Fix tied weight embeddings fails to load state dict by j316chuck · Pull Request #128076 · pytorch/pytorch

j316chuck · 2024-06-05T22:29:56Z

cc @mrshenli @pritamdamania87 @zhaojuanmao @satgera @gqchen @aazzolini @osalpekar @jiayisuse @H-Huang @kwen2501 @awgu @penguinwu @fegin @XilunWu @wanchaol @fduwjj @wz337 @tianyu-l @wconstab @yf225 @chauhang @d4l3k @LucasLLC

pytorch-bot · 2024-06-05T22:29:59Z

🔗 Helpful Links

🧪 See artifacts and rendered test results at hud.pytorch.org/pr/128076

📄 Preview Python docs built from this PR
📄 Preview C++ docs built from this PR
❓ Need help or want to give feedback on the CI? Visit the bot commands wiki or our office hours

Note: Links to docs will display an error until the docs builds have been completed.

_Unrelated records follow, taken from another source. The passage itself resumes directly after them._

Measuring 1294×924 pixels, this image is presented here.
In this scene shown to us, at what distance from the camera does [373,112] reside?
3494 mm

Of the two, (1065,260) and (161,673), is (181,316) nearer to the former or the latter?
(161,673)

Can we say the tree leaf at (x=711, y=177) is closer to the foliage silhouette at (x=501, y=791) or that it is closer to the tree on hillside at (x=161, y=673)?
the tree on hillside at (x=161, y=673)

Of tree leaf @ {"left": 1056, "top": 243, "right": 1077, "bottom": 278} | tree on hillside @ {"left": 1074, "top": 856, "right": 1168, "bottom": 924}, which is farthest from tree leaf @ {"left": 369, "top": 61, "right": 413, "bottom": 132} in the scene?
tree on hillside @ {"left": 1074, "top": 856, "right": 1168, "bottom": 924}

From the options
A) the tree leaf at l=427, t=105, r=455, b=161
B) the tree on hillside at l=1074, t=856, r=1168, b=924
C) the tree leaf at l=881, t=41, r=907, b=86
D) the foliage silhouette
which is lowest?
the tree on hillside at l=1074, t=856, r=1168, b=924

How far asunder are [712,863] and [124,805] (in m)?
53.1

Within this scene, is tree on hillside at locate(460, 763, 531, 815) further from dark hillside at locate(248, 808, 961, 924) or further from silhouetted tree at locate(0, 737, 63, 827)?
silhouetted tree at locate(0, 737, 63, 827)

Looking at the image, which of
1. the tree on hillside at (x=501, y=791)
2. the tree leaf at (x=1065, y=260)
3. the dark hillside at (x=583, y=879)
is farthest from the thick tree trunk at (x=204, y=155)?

❌ 2 New Failures, 3 Unrelated Failures

As of commit 996783b with merge base a7c5968 ():

NEW FAILURES - The following jobs have failed:

periodic / linux-focal-rocm6.1-py3.8 / test (distributed, 1, 2, linux.rocm.gpu) (gh)
distributed/checkpoint/test_state_dict.py::TestStateDict::test_activation_ckpt_fqns_ddp
periodic / linux-focal-rocm6.1-py3.8 / test (distributed, 2, 2, linux.rocm.gpu) (gh)
distributed/_composable/fully_shard/test_fully_shard_model_checkpoint.py::TestModelCheckpointing::test_full_state_dict_save_load_mixed_sharding

FLAKY - The following job failed but was likely due to flakiness present on trunk:

linux-binary-manywheel / manywheel-py3_8-cuda11_8-test / test (gh) (similar failure)
ImportError: libcudnn.so.9: cannot open shared object file: No such file or directory

UNSTABLE - The following jobs failed but were likely due to flakiness present on trunk and has been marked as unstable:

linux-binary-manywheel / manywheel-py3_8-cuda12_1-test / test (gh) (#127288)
ImportError: libcudnn.so.9: cannot open shared object file: No such file or directory
linux-binary-manywheel / manywheel-py3_8-cuda12_4-test / test (gh) (#127289)
ImportError: libcudnn.so.9: cannot open shared object file: No such file or directory

This comment was automatically generated by Dr. CI and updates every 15 minutes.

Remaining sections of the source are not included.